Кот метнул на меня взгляд и бросился наутек, распушив хвост. Я припустился следом.
— Жора? — вдруг услышал я знакомый голос.
Оглянулся — Зоя. И — странное дело! — не испытал ни радости, ни восторга.
— Видела? — возбужденно выпалил я. — Какой разбойник, а?
Зоя усмехнулась, и это привело меня в нормальное состояние. Я вдруг вспомнил о вечеринке, где могло произойти то, о чем я не должен был даже помышлять, и смутился. То, что было у Любки, стало восприниматься, как предательство. Почудилось: Зоя догадывается обо всем. Но она смотрела на меня спокойно, дружелюбно. На душе отлегло.
Из подъезда выполз, щупая палкой землю, Коленька, сильно похудевший, осыпанный перхотью, в старом сюртуке, превратившемся в лохмотья. Подойдя к нам, дурачок поздоровался с Зоей, спросил, близоруко всматриваясь в меня:
— А это кто?
— Жора, — ответила Зоя.
— Который? — Коленька прищурил глаза, стараясь разглядеть меня получше. — Уж не Саблин ли?
— Он самый, — подтвердил я.
— Ты первый вернулся! — радостно объявил Коленька. — А то все эти… как их…
— Похоронки?
— Они, они… Скоро ли конец?
— Возьмем Берлин — и сразу конец.
— Скорей бы. Я каждый божий день за победу молюсь.
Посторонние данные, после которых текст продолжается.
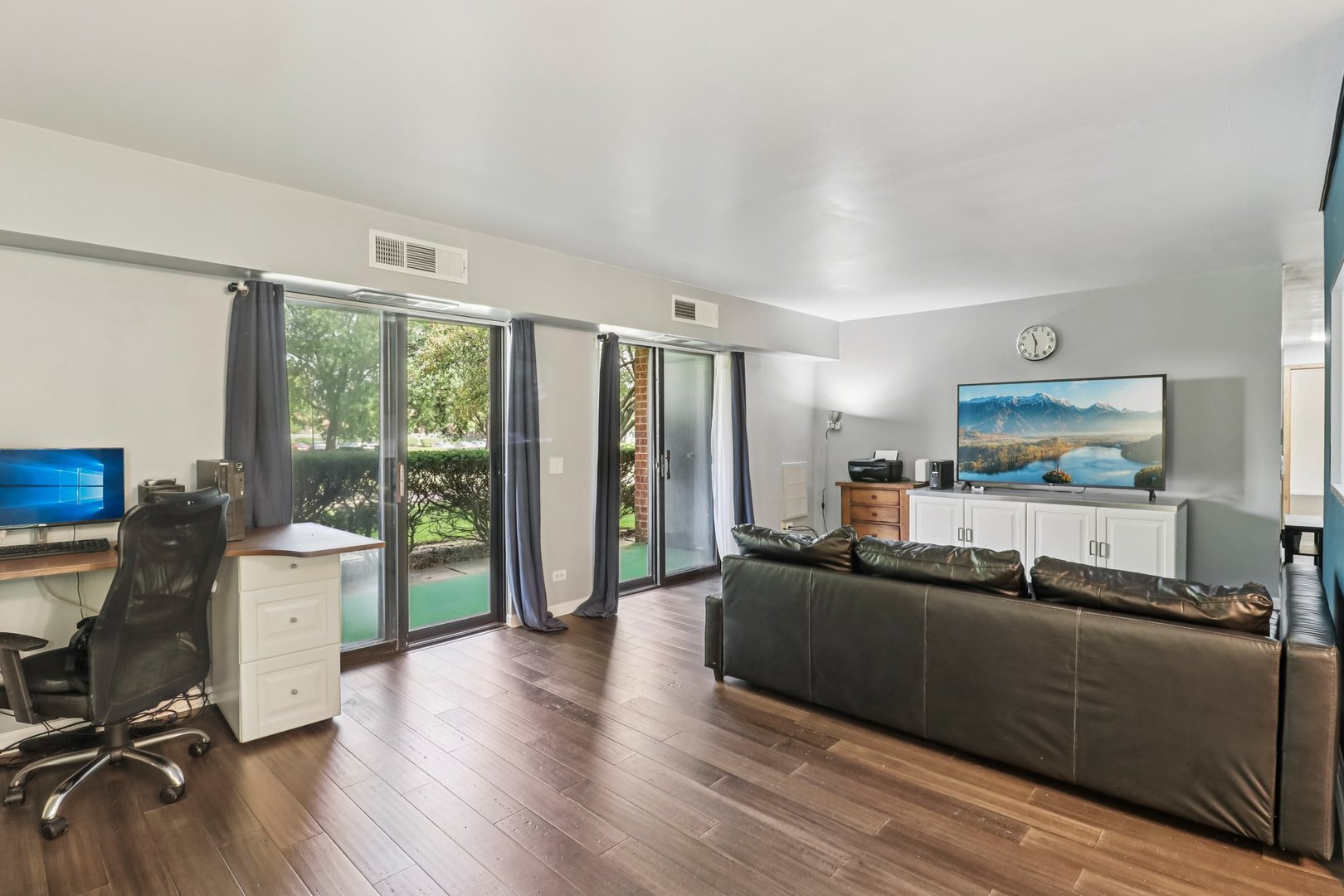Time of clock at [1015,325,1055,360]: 11:31
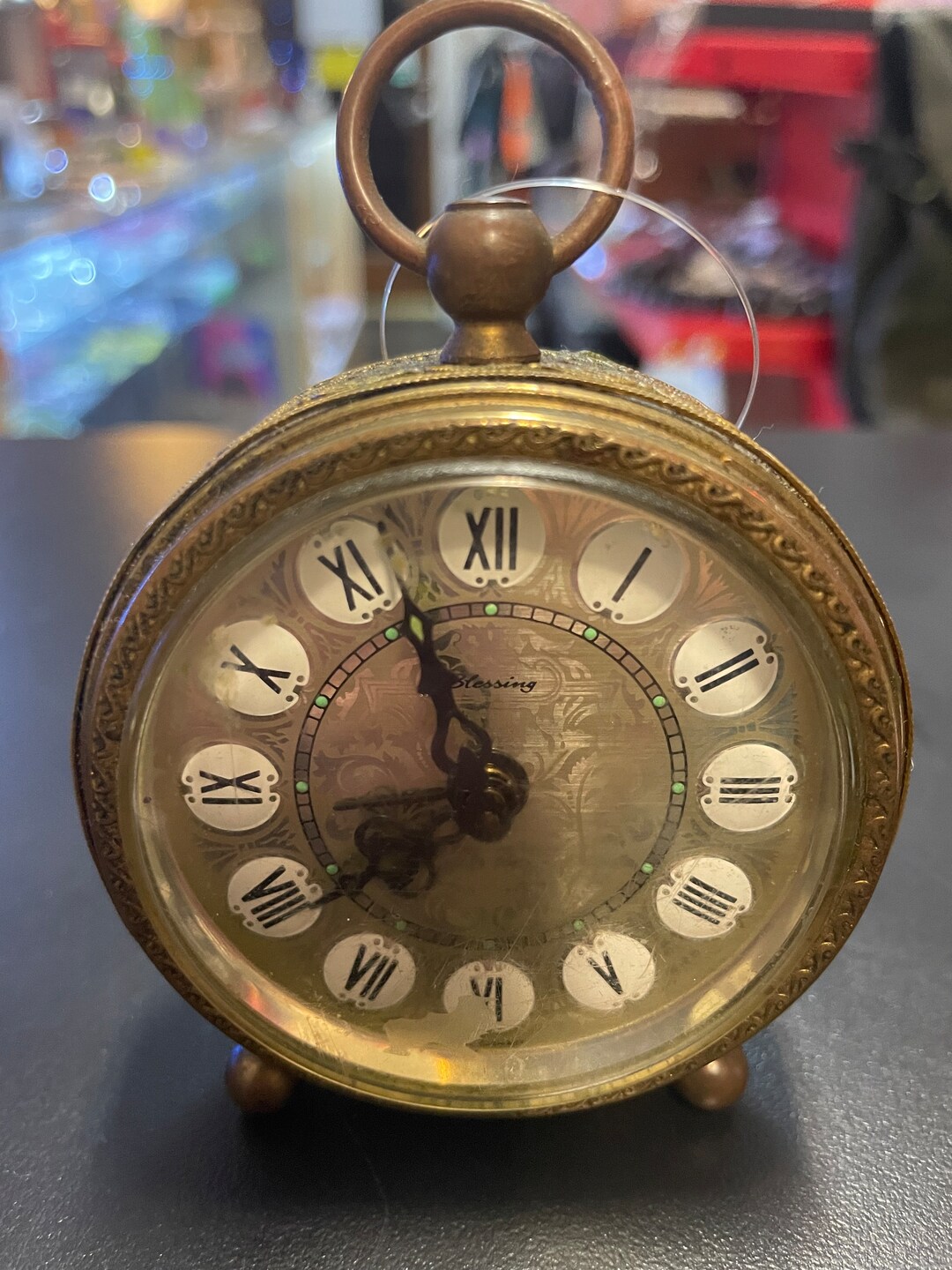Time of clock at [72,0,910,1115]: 7:56
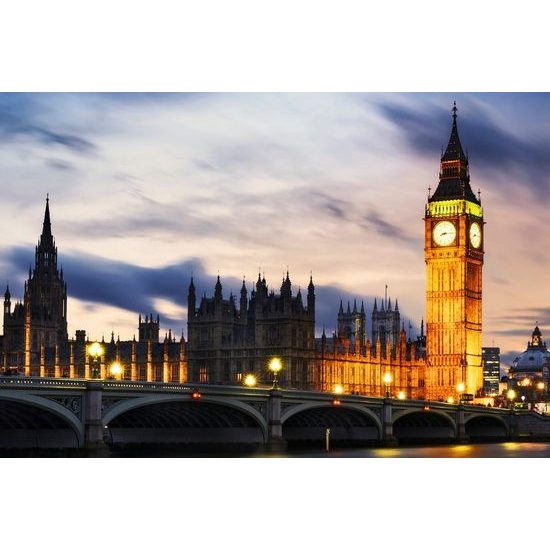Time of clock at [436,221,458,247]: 8:14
— Правильно делаешь, — похвалил я. — А теперь ступай — нам поговорить надо.
— Иду, иду, — откликнулся дурачок и застучал палкой.
— Не жилец он, — сказала Зоя, провожая Коленьку взглядом. — Попадья его в черном теле держит. Сама его паек съедает — ему только крохи достаются.
Я хотел было достать из «сидора» сухарь, но подумал: «На всех не напасешься. Вся Россия сидит сейчас на пайке, от которого ноги не протянешь, но и сытым не будешь».